* Begin *

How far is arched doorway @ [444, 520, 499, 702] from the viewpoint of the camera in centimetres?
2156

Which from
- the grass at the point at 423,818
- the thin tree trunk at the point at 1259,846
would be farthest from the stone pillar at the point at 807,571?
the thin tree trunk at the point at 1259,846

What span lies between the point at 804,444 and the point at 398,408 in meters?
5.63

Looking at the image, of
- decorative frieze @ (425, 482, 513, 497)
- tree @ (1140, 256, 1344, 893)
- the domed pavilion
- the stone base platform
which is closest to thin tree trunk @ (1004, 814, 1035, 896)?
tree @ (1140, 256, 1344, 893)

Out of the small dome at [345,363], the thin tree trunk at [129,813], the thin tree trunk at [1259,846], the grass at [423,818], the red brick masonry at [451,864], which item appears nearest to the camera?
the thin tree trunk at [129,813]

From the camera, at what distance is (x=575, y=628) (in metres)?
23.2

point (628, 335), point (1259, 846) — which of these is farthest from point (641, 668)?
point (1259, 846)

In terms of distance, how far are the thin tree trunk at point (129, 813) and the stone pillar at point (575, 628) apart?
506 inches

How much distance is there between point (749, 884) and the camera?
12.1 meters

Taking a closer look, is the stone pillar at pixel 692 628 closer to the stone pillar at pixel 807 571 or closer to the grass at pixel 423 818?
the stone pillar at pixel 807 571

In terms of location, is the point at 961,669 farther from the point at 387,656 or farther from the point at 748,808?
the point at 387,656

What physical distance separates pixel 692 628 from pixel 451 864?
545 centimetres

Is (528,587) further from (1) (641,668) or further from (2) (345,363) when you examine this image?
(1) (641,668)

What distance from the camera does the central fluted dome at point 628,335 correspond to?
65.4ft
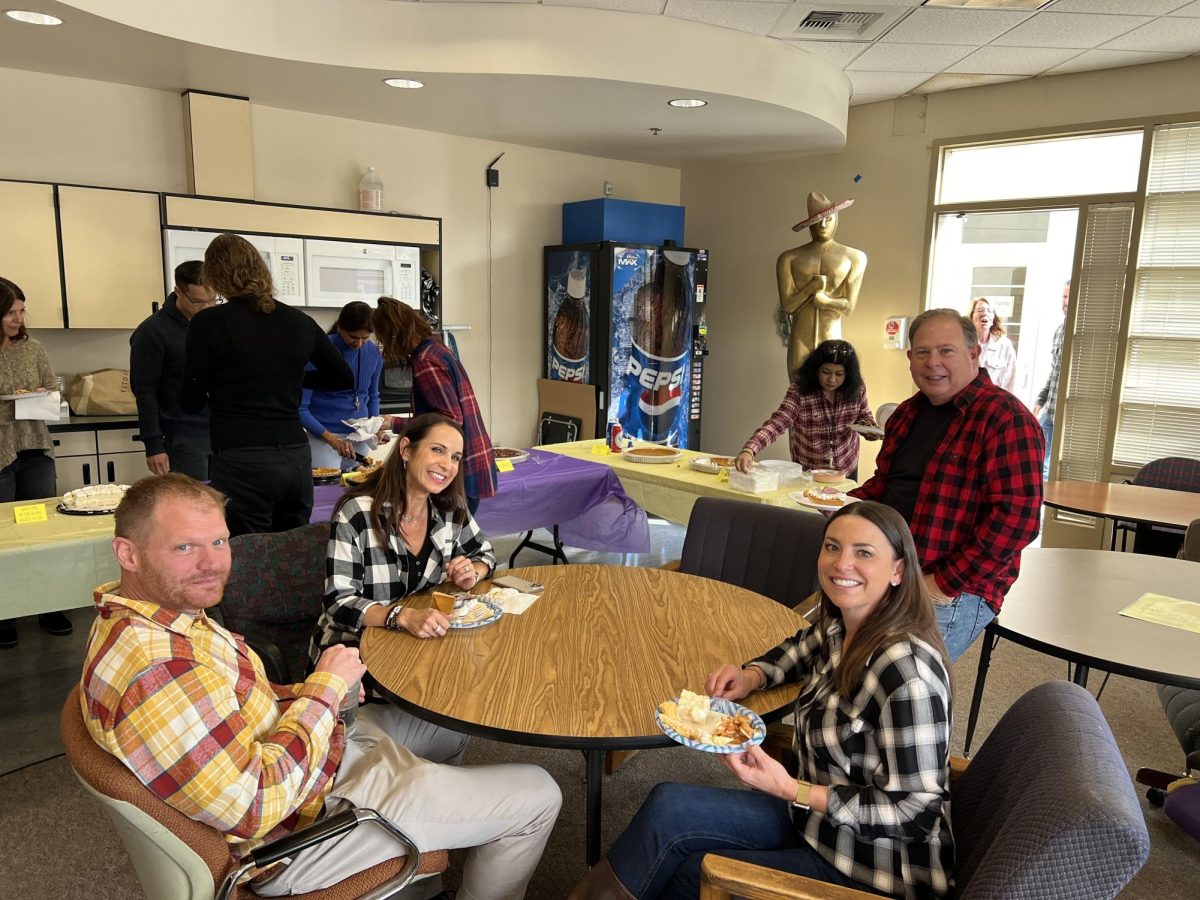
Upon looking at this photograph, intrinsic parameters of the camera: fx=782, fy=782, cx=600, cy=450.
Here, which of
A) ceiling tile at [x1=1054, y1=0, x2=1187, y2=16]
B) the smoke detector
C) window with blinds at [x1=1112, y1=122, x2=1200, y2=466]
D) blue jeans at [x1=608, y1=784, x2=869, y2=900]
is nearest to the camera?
blue jeans at [x1=608, y1=784, x2=869, y2=900]

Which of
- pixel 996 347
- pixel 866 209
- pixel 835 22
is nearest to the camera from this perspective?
pixel 835 22

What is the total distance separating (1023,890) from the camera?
1.00m

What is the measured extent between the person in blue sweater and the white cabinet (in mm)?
1089

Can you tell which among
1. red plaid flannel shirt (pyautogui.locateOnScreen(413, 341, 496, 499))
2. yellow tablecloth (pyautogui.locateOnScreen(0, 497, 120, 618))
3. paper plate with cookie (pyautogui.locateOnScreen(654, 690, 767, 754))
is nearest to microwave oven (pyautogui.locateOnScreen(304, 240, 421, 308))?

* End *

## What you should do
Each entry should be repeated exactly as it appears; the pictures stay out.

## Answer below
How far is arched doorway @ [444, 520, 499, 702] from the viewpoint of the camera in centimetres?
2156

Which from
- the grass at the point at 423,818
- the thin tree trunk at the point at 1259,846
would be farthest from the stone pillar at the point at 807,571?
the thin tree trunk at the point at 1259,846

What span lies between the point at 804,444 and the point at 398,408 in meters?
5.63

Looking at the image, of
- decorative frieze @ (425, 482, 513, 497)
- tree @ (1140, 256, 1344, 893)
- the domed pavilion
- the stone base platform
which is closest to thin tree trunk @ (1004, 814, 1035, 896)?
tree @ (1140, 256, 1344, 893)

Out of the small dome at [345,363], the thin tree trunk at [129,813], the thin tree trunk at [1259,846], the grass at [423,818], the red brick masonry at [451,864], which item appears nearest to the camera?
the thin tree trunk at [129,813]

From the camera, at what distance is (x=575, y=628) (in metres)?
23.2

point (628, 335), point (1259, 846) — which of these is farthest from point (641, 668)?
point (1259, 846)

In terms of distance, how far are the thin tree trunk at point (129, 813) and the stone pillar at point (575, 628) apart?
506 inches

How much distance is there between point (749, 884) and the camera?
12.1 meters

Taking a closer look, is the stone pillar at pixel 692 628 closer to the stone pillar at pixel 807 571 or closer to the grass at pixel 423 818?
the stone pillar at pixel 807 571

In terms of location, is the point at 961,669 farther from the point at 387,656 or farther from the point at 748,808?
the point at 387,656

What physical distance separates pixel 692 628 from pixel 451 864?
545 centimetres

Is (528,587) further from (1) (641,668) or further from (2) (345,363) when you examine this image?
(1) (641,668)

What distance from the camera does the central fluted dome at point 628,335 correspond to?
65.4ft
Upon looking at this photograph, intrinsic parameters of the camera: fx=782, fy=782, cx=600, cy=450.
Here, which of
A) ceiling tile at [x1=1054, y1=0, x2=1187, y2=16]
B) the smoke detector
C) window with blinds at [x1=1112, y1=122, x2=1200, y2=466]
D) blue jeans at [x1=608, y1=784, x2=869, y2=900]
is nearest to the camera?
blue jeans at [x1=608, y1=784, x2=869, y2=900]

Which of
- pixel 996 347
- pixel 866 209
- pixel 835 22
is nearest to the camera from this perspective?
pixel 835 22

What is the total distance separating (1023,890) from the camera?
1.00m

What is the measured extent between the person in blue sweater and the white cabinet (in mm)?
1089

Can you tell which among
1. red plaid flannel shirt (pyautogui.locateOnScreen(413, 341, 496, 499))
2. yellow tablecloth (pyautogui.locateOnScreen(0, 497, 120, 618))
3. paper plate with cookie (pyautogui.locateOnScreen(654, 690, 767, 754))
is nearest to microwave oven (pyautogui.locateOnScreen(304, 240, 421, 308))?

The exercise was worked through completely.